* _The request_
Transcribe the listing that follows in full, omitting pictures.

[Image and question records]
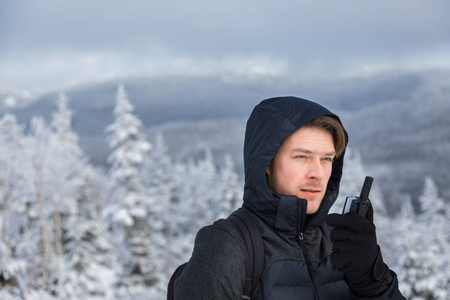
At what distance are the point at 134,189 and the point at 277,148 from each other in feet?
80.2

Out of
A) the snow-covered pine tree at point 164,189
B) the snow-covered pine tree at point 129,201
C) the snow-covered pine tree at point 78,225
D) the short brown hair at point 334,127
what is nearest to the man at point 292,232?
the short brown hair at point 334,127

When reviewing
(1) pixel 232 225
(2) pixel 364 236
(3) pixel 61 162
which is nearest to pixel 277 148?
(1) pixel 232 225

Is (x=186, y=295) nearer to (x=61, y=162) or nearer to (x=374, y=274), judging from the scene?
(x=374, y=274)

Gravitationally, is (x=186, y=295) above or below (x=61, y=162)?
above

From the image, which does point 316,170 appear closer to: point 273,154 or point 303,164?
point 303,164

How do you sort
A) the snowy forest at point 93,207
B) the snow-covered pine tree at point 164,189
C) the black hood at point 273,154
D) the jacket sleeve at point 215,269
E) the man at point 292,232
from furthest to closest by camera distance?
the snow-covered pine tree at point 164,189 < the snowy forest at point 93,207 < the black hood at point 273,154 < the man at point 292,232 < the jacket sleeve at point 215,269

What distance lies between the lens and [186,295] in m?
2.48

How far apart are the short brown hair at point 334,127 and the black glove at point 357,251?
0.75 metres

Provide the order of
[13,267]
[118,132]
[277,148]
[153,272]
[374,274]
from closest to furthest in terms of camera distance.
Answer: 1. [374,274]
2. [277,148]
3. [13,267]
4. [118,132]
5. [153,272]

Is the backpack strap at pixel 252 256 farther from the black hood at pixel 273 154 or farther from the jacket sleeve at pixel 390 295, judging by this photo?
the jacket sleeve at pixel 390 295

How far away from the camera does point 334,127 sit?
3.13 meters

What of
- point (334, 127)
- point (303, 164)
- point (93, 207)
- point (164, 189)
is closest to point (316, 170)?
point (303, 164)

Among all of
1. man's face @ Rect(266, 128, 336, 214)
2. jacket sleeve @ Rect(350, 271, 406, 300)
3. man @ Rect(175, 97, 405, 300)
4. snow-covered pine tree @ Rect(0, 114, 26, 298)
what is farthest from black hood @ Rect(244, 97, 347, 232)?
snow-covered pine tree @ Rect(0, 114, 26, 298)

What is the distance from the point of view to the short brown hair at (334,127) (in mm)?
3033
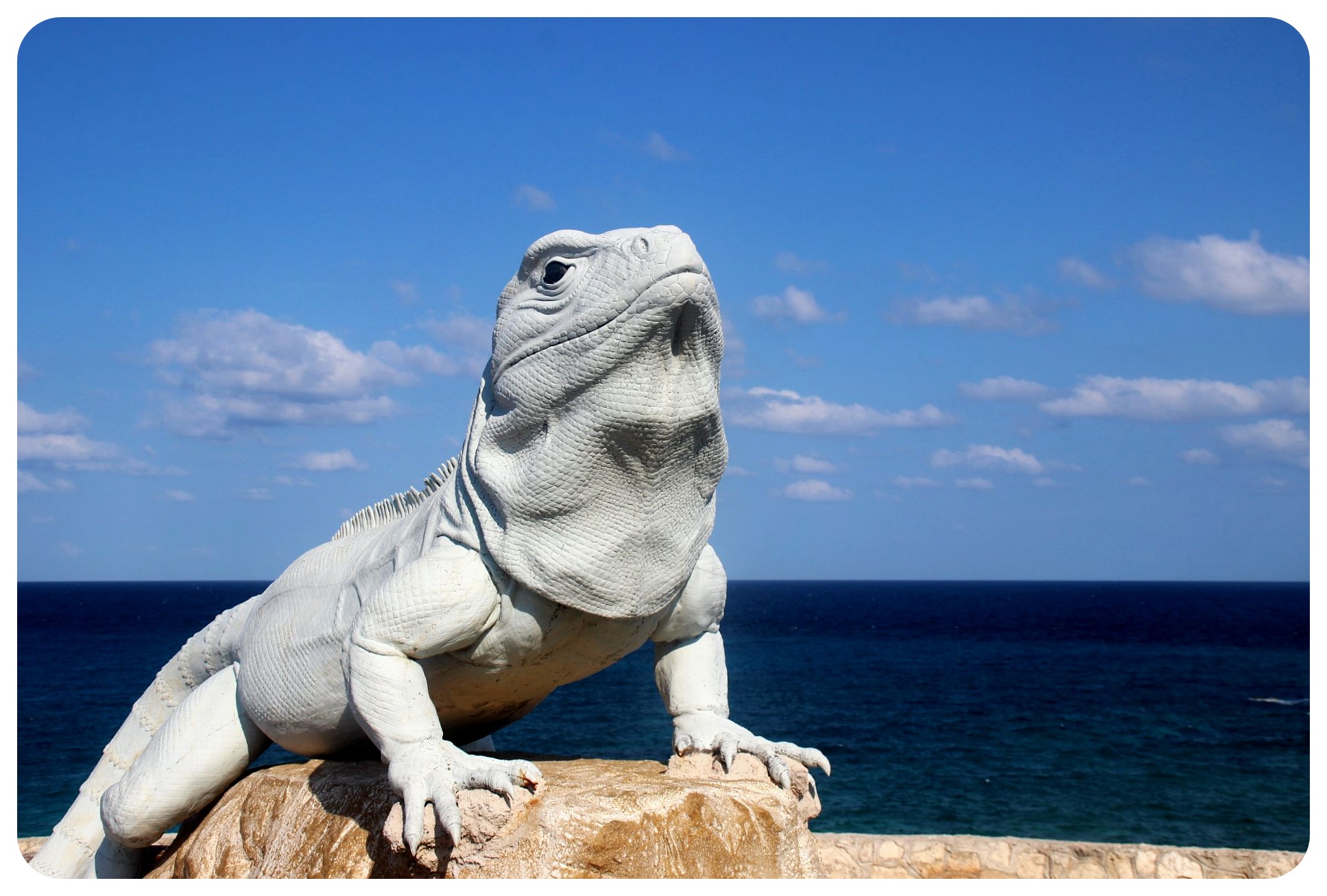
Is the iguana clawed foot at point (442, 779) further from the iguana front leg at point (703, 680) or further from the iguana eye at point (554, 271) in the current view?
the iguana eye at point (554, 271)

* _Reply_
At what distance are the point at 134,189 and the point at 277,148 from each other in feet?
80.2

Out of
A) the snow-covered pine tree at point 164,189
B) the snow-covered pine tree at point 129,201
C) the snow-covered pine tree at point 78,225
D) the short brown hair at point 334,127
what is nearest to the man at point 292,232?
the short brown hair at point 334,127

When reviewing
(1) pixel 232 225
(2) pixel 364 236
(3) pixel 61 162
which is nearest to pixel 277 148?
(1) pixel 232 225

Is (x=186, y=295) nearer to (x=61, y=162) or nearer to (x=374, y=274), judging from the scene?
(x=374, y=274)

Gravitationally, is (x=186, y=295) above or below (x=61, y=162)?
above

From the image, which does point 316,170 appear closer to: point 273,154 or point 303,164?
point 303,164

How do you sort
A) the snowy forest at point 93,207
B) the snow-covered pine tree at point 164,189
C) the black hood at point 273,154
D) the jacket sleeve at point 215,269
E) the man at point 292,232
from furthest to closest by camera distance?
the snow-covered pine tree at point 164,189 < the snowy forest at point 93,207 < the black hood at point 273,154 < the man at point 292,232 < the jacket sleeve at point 215,269

What distance lies between the lens and [186,295] in m?
2.48

How far apart are the short brown hair at point 334,127 and the black glove at point 357,251?
0.75 metres

Provide the order of
[13,267]
[118,132]
[277,148]
[153,272]
[374,274]
from closest to furthest in terms of camera distance.
Answer: 1. [374,274]
2. [277,148]
3. [13,267]
4. [118,132]
5. [153,272]

Is the backpack strap at pixel 252 256 farther from the black hood at pixel 273 154 or farther from the jacket sleeve at pixel 390 295, judging by this photo?
the jacket sleeve at pixel 390 295

How far away from the camera does point 334,127 sit?
3.13 meters

What of
- point (334, 127)
- point (303, 164)
- point (93, 207)
- point (164, 189)
is closest to point (316, 170)?
point (303, 164)

Among all of
1. man's face @ Rect(266, 128, 336, 214)
2. jacket sleeve @ Rect(350, 271, 406, 300)
3. man @ Rect(175, 97, 405, 300)
4. snow-covered pine tree @ Rect(0, 114, 26, 298)
what is farthest from black hood @ Rect(244, 97, 347, 232)?
snow-covered pine tree @ Rect(0, 114, 26, 298)

What is the distance from the point of view to the short brown hair at (334,127) (in mm)?
3033
Is the iguana clawed foot at point (442, 779) further from the iguana front leg at point (703, 680) or further from the iguana eye at point (554, 271) in the current view?
the iguana eye at point (554, 271)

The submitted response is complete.